[Transcribed page contents]
——

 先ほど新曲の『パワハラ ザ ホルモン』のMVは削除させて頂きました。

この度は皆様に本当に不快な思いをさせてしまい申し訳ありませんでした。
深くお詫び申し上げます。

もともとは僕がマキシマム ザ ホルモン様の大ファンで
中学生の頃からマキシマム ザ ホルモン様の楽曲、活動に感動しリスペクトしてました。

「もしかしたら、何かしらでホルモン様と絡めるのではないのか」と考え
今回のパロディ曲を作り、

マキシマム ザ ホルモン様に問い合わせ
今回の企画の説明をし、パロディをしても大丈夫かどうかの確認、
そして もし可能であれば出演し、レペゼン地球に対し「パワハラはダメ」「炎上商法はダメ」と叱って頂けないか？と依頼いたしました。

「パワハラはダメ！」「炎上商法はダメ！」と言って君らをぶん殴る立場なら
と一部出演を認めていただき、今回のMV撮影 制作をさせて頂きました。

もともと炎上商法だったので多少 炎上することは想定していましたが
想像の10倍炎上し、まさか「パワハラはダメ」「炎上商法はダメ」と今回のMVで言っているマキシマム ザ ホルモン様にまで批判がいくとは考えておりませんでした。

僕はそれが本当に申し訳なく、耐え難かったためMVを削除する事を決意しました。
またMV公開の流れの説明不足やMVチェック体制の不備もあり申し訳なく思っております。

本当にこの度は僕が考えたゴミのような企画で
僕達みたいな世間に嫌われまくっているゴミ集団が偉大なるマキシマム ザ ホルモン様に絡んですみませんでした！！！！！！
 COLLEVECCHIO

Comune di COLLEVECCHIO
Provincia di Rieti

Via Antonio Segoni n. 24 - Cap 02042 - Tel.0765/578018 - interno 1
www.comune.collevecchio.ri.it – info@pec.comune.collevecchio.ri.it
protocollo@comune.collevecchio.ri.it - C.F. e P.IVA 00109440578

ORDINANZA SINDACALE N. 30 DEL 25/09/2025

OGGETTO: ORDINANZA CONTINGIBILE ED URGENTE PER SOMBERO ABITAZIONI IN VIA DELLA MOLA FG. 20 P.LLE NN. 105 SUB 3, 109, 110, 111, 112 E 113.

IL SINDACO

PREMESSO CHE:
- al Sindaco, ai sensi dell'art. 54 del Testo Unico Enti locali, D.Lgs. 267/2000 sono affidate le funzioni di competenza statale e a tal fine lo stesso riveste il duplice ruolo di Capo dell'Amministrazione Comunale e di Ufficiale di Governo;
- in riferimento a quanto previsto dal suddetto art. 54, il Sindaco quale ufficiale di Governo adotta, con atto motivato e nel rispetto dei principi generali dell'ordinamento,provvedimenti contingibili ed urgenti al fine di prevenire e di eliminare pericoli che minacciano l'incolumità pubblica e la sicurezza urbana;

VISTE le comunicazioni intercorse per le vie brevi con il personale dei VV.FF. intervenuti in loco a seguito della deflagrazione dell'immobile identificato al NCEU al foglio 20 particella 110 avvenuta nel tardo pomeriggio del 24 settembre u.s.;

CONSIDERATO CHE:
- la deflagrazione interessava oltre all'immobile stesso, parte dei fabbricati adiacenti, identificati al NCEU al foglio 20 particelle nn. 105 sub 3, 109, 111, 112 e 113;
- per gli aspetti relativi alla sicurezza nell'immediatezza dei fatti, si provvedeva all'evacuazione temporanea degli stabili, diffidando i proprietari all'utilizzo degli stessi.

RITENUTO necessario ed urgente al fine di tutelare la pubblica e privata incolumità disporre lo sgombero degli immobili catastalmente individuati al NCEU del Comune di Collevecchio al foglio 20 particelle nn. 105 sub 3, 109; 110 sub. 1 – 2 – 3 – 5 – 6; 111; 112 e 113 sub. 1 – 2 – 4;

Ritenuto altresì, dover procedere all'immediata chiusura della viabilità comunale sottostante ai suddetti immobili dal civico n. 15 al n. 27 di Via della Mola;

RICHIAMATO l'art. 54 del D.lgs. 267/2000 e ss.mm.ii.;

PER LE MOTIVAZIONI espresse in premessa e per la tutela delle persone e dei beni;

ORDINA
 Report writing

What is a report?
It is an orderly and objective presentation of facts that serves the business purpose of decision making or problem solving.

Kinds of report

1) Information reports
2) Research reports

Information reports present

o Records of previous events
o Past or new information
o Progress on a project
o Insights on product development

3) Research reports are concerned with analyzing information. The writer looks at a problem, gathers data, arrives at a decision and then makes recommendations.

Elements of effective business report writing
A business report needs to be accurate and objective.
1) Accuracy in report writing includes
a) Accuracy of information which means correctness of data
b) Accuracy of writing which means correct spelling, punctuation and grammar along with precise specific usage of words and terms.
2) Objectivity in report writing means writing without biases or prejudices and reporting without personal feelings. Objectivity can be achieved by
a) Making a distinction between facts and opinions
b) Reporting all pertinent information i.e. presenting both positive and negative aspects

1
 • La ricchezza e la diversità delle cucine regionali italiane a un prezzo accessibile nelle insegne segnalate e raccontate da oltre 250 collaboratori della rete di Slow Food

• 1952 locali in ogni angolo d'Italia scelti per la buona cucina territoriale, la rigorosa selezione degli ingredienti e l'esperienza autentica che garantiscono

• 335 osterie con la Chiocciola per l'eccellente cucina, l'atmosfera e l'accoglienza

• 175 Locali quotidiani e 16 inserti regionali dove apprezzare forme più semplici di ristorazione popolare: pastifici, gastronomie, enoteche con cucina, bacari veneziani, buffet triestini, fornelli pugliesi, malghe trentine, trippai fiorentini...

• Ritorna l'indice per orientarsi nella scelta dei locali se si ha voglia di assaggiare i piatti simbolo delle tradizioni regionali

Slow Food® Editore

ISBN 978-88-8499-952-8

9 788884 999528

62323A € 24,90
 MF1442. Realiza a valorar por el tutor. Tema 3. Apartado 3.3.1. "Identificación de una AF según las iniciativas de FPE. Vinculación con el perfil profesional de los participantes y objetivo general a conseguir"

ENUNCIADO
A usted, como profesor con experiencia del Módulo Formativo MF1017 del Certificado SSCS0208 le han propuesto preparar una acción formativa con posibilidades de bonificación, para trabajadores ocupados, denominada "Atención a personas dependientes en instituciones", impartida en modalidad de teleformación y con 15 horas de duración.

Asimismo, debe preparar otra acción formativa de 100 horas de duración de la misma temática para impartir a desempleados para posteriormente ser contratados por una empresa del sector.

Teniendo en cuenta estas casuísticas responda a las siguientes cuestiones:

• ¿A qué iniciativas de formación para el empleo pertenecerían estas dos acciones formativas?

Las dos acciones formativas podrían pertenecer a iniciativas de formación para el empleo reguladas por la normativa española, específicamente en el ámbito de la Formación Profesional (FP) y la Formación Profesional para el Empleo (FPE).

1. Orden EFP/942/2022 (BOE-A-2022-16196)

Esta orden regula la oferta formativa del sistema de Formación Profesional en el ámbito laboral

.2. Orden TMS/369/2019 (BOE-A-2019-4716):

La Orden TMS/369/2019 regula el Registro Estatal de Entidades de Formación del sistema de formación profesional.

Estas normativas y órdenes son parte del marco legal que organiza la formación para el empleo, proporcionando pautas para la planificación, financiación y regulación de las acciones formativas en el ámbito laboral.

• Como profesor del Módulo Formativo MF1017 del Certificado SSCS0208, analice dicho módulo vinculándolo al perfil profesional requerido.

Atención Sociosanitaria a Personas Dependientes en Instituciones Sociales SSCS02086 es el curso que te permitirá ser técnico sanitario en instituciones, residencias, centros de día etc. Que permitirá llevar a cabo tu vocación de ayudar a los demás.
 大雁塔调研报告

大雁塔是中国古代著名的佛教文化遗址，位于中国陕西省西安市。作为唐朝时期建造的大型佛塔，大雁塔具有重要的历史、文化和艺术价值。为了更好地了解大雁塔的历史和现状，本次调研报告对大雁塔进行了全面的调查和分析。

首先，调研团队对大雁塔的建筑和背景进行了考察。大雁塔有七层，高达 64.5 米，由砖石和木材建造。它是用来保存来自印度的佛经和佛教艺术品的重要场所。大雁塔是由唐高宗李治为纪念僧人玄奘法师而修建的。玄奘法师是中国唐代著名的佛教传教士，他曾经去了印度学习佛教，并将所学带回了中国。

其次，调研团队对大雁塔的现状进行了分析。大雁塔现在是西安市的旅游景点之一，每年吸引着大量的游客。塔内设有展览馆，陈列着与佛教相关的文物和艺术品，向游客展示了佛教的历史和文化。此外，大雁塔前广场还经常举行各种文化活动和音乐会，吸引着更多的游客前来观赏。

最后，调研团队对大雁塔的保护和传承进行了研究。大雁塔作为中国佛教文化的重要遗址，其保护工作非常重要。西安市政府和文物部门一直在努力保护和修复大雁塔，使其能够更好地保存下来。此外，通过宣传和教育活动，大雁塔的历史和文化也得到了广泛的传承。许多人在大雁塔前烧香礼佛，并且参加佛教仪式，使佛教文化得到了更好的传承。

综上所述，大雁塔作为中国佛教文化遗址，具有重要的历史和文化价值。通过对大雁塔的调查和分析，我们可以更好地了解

——

If a line in the records contains the word "objective", copy it.

It is an orderly and objective presentation of facts that serves the business purpose of decision making or problem solving.
A business report needs to be accurate and objective.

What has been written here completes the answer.